Data preprocessing to both train and test sets?

231 views Asked by At

Need help in understanding the step of data preprocessing while building predictive models.

Believe is the scenario:

I built decision tree,

I Combined files from multiple csvs ; did some steps like creating multiple categories for target variable and also converted numeric variables to categorical and added some new calculated columns , made imputation for input variables

Then did partitioning 70 training and 30 test

And then I Joined the test 70 percent partitioning to decision tree learner node in knime And joined 30 percent output from partitioning node to a decission tree predictor node and I got 100 percent accuracy this is wired.

After digging I found that all the data preprocessing I did (adding extra calculated columns, imputation, converting categorical columns from numerical) has to be done prior to data partition to get train and test sets.

My doubt is if I do it after splitting how can the predictor node know about my changes because I created new target variable column based on numeric column in the dataset. When I do it on test data how can I even use the target variable which doesn't even exist in predictor node.

And also read somewhere that all the steps I did before, I must do it on test data as well. Is it really the case? I feel this is too tedious for replicating every data cleaning step on test data.

Even if do the cleaning after splitting what difference does it really make.

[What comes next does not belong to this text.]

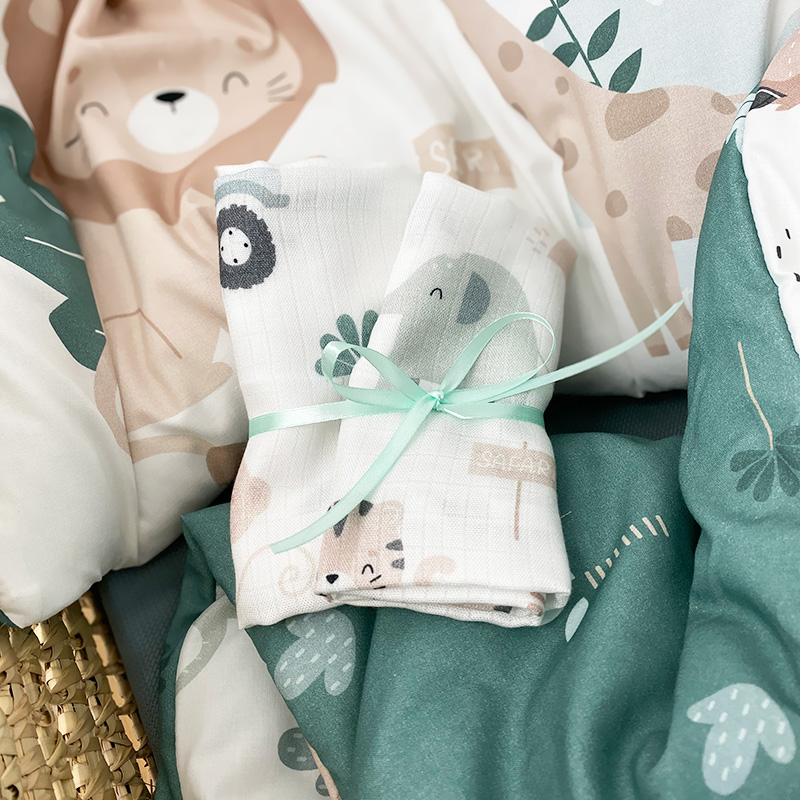 Pieluszki bambusowe Safari S 2-pak gallery 3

I'm an absolute beginner please help me out and if you could provide answers specific to knime platform it would be much helpful. Thanks in advance

Describe everything in the question.

1

There are 1 answers

0
Vatsal Maheshwari On

You should do all preprocessing steps on both train and test. Drop your prediction column (Y variable) from test. Train the model on train dataset and predict on test set. Compare the predictions (YP) with Y to derive goodness metrics such as accuracy, rmse etc.

The reason that you would want to do this separately is because you might compute some metrics that contribute to information leak. For example if you create an index of values of an independent variable - as X/mean(X) then the denominator leaks information from the entire dataset to the new variable. Hence, it is recommended to do the preprocessing separately. Incase, you are doing record level transformations only, I see no harm in combined preprocessing both.